Again, not a nice picture. Like we're paying for the past instead of investing for the future (even with student loans; when there are no jobs or you spend buckets of time looking, you're not reaping the benefits). And paying off the past is always harder than investing for the future, as catchup is harder than moving forward.

1 comment:

Anonymous said...

I've told you this before, but we might as well put it down in cold type...people laughed at AMERICATHON, and its central premise: John Ritter as President Chet Roosevelt, shilling for a telethon to bail the U.S. out of its debt sinkhole.

"Ridiculous," people said at the time. "No way this could ever happen."

Well, then along came the likes of Reagan and Bush, and we know what happened -- although this present character's regime makes the red ink racked up at that time look piddling. The only thing missing is the film's opening scene, in which people walk, or bike, on the now-empty highways (since cars no longer have enough gas to run).

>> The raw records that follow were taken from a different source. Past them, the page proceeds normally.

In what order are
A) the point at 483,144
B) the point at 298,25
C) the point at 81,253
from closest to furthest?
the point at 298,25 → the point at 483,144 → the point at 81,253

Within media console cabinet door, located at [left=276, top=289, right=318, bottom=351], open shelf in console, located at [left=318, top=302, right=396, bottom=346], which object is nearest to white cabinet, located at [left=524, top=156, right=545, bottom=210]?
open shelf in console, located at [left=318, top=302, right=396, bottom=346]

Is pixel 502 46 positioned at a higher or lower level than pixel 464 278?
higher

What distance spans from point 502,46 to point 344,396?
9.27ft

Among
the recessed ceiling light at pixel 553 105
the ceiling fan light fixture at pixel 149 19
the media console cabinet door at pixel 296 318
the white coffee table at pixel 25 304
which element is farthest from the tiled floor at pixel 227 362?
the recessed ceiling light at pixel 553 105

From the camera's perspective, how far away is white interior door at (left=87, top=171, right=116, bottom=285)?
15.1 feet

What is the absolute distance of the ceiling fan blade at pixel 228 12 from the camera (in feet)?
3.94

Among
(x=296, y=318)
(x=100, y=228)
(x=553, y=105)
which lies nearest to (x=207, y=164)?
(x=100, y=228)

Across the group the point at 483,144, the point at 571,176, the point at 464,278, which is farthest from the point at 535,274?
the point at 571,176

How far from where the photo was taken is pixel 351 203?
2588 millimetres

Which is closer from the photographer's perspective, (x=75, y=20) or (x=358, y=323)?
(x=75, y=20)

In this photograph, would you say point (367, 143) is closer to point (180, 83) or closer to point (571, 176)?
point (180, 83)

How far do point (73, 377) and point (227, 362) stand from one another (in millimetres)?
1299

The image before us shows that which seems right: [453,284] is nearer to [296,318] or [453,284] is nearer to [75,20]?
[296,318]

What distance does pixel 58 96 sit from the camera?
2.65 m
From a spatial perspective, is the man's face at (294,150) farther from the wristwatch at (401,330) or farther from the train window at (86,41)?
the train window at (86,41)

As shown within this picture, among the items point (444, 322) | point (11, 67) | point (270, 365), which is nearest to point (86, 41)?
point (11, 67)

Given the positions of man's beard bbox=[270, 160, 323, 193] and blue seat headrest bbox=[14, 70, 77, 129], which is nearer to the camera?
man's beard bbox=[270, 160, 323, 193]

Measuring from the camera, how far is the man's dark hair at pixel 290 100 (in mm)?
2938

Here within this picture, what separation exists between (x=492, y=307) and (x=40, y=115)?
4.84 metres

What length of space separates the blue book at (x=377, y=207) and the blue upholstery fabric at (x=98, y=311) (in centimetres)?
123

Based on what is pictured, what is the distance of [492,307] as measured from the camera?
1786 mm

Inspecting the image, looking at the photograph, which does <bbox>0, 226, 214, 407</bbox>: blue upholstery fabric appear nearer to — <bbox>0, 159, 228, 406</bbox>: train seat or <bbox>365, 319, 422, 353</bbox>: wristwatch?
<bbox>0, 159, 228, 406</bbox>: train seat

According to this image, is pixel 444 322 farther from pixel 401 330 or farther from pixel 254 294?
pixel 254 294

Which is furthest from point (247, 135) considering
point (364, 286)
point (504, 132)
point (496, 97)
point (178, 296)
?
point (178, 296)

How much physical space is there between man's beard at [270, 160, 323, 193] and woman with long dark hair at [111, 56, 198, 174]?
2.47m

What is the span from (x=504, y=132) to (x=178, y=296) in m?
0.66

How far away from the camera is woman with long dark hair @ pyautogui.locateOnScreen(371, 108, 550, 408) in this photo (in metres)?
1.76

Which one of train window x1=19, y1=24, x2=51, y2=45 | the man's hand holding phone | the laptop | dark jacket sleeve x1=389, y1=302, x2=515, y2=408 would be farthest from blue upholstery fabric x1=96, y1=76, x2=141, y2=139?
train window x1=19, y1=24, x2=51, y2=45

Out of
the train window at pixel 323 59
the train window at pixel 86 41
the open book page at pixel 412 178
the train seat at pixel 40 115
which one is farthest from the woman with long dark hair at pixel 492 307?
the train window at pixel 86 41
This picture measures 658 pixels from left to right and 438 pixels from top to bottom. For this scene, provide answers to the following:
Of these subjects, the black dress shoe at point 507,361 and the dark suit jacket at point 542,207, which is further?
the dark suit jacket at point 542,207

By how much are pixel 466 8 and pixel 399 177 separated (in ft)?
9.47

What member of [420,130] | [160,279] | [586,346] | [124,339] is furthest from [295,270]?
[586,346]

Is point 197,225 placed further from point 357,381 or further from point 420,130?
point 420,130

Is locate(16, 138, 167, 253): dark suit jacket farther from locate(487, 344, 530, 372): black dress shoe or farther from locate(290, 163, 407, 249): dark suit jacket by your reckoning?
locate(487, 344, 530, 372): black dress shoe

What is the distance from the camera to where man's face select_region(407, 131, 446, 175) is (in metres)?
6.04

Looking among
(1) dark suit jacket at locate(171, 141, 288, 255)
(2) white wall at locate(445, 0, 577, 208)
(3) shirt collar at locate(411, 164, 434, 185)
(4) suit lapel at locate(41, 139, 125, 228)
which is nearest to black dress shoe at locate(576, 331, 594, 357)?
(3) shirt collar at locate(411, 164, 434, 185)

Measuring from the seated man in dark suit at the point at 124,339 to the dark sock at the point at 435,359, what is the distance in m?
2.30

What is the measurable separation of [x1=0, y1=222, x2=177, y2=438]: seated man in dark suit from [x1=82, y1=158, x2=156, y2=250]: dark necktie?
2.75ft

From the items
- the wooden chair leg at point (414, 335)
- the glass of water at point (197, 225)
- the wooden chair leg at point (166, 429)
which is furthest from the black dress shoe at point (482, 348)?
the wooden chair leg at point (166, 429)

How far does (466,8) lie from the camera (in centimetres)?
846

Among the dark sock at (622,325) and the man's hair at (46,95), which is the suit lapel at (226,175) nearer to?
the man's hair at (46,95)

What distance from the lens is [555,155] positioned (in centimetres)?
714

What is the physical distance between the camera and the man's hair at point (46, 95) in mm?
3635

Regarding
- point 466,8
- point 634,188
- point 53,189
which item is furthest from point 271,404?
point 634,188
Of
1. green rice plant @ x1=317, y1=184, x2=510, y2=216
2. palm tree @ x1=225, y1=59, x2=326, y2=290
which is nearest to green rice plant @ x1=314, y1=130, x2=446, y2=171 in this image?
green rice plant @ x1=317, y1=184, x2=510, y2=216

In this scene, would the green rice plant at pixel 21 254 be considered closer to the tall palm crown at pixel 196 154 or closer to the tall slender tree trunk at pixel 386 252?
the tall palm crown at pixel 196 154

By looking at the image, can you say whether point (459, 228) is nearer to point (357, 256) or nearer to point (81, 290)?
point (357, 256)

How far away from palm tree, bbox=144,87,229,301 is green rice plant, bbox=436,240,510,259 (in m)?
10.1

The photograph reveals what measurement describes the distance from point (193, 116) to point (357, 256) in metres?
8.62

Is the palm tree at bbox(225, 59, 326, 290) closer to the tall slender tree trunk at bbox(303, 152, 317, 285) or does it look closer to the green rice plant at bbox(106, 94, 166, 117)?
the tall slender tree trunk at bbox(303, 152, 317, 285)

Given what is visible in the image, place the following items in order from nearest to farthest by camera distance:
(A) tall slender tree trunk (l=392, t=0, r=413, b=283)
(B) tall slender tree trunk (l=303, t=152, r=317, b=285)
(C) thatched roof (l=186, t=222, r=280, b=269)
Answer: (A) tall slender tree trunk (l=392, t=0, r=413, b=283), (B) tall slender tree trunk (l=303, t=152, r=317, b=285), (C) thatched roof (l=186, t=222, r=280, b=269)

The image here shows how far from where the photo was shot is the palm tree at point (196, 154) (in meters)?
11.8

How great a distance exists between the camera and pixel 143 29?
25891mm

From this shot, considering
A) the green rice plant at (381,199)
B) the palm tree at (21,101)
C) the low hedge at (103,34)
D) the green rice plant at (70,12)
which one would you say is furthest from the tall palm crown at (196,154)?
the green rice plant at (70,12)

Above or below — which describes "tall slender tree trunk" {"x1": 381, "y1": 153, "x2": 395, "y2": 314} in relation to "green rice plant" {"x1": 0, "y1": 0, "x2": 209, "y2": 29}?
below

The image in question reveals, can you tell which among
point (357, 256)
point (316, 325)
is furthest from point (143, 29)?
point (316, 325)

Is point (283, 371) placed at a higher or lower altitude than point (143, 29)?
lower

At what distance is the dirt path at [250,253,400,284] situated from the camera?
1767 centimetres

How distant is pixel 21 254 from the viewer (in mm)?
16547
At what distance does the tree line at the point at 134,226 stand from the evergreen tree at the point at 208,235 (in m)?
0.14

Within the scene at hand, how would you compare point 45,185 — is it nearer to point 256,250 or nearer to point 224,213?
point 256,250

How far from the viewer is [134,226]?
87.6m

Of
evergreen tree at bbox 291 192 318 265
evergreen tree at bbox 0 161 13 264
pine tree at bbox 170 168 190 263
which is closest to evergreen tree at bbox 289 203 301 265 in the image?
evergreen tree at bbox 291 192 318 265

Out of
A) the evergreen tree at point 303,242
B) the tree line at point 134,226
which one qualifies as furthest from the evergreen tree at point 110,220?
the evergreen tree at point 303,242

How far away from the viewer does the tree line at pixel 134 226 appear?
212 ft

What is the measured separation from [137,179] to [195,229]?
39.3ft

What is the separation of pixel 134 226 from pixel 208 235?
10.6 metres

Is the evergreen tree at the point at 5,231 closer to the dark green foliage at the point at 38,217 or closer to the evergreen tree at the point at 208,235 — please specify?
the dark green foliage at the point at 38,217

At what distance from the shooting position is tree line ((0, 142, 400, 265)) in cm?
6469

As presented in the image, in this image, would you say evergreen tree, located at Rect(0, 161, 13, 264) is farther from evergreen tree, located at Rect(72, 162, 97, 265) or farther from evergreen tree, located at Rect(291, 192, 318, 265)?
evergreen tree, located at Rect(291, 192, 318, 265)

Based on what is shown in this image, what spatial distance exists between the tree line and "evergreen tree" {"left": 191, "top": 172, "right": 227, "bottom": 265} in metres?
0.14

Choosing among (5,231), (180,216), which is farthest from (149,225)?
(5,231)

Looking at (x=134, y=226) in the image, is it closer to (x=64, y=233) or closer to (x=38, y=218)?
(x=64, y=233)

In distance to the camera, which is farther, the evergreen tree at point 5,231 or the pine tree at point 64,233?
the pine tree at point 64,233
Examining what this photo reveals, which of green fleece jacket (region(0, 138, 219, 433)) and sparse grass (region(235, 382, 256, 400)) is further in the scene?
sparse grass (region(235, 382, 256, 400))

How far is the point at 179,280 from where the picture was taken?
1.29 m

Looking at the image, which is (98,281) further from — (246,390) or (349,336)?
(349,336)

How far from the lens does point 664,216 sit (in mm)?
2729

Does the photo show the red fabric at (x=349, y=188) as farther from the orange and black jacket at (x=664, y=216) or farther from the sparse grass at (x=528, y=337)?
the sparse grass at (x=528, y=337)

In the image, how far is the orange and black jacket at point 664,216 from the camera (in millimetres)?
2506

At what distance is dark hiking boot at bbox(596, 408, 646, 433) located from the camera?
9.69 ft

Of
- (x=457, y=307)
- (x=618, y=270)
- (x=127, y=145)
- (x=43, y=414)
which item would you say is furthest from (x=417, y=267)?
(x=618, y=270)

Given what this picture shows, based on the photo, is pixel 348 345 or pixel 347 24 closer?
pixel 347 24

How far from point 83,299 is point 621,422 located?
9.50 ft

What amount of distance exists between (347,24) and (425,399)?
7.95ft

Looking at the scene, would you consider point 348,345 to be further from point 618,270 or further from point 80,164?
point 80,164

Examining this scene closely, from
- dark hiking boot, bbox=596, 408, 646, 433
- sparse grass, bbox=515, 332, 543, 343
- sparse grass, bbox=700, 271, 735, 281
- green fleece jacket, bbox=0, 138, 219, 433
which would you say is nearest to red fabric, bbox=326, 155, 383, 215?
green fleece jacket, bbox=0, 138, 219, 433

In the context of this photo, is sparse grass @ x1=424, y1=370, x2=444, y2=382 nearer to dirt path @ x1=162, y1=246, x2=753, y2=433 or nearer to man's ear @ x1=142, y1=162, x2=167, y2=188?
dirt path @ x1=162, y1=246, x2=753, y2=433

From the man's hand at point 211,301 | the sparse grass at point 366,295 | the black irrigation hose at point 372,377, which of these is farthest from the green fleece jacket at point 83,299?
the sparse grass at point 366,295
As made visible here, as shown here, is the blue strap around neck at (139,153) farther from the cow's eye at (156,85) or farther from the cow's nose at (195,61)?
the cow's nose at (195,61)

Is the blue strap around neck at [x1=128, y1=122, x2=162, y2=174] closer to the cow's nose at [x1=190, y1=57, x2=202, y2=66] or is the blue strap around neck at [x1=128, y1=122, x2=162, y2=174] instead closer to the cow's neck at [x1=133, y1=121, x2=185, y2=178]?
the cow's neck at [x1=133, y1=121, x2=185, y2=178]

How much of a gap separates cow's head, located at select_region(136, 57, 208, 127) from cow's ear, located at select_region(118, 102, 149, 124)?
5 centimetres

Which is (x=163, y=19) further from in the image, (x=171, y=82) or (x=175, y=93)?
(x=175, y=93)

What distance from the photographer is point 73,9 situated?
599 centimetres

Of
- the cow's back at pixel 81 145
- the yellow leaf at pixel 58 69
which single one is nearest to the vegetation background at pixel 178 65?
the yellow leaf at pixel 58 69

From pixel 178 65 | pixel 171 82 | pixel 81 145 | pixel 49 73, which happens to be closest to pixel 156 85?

When I read this post, I thought, "Boy, there's so many ways we could make these things work better" -- as you note, the major problem is this corporate mentality that allows the country to be drained dry (with the costs passed on to us).

Additionally, things have slipped to where nothing in America can be created without something green attached to it. Student loans have always struck me as a classic example: essentially, they amount to a subsidy for the few companies that have been fortunate enough lock up those precious borrowing privileges.

From another standpoint, the biggest damage is to opportunities that people might pursue, without big debt burdens.

One example is all the so-called "helping professions," as they call them (nurses, social workers and care aides, to name a few). They pay pretty poorly to begin with, and if you're saddled with large debts, pursuing those careers is typically not on the radar screen.

Wny not do what Australia does -- tie student loans to a percentage of future earnings? Thus, if you have a lower-paying job, your burden is lower (and vice versa).

I've also read of states in the Plains pursuing a similar program, in which medical scool grads get lower interest rates; in return, they sign pledges to serve in an area for X number of years.

Rural areas get doctors, the loans get repaid, and the grads get more income to put back into the communities they agree to serve.

Makes sense, right? But two things will have to happen before these little scenarios get more common: either, a bubble burst that makes the '30s look like a kiddie picnic -- or retiring more of these "so-called people's representatives," my dad used to say, "who take all this money so they can 'vote their conscience.'" Enough said on that one.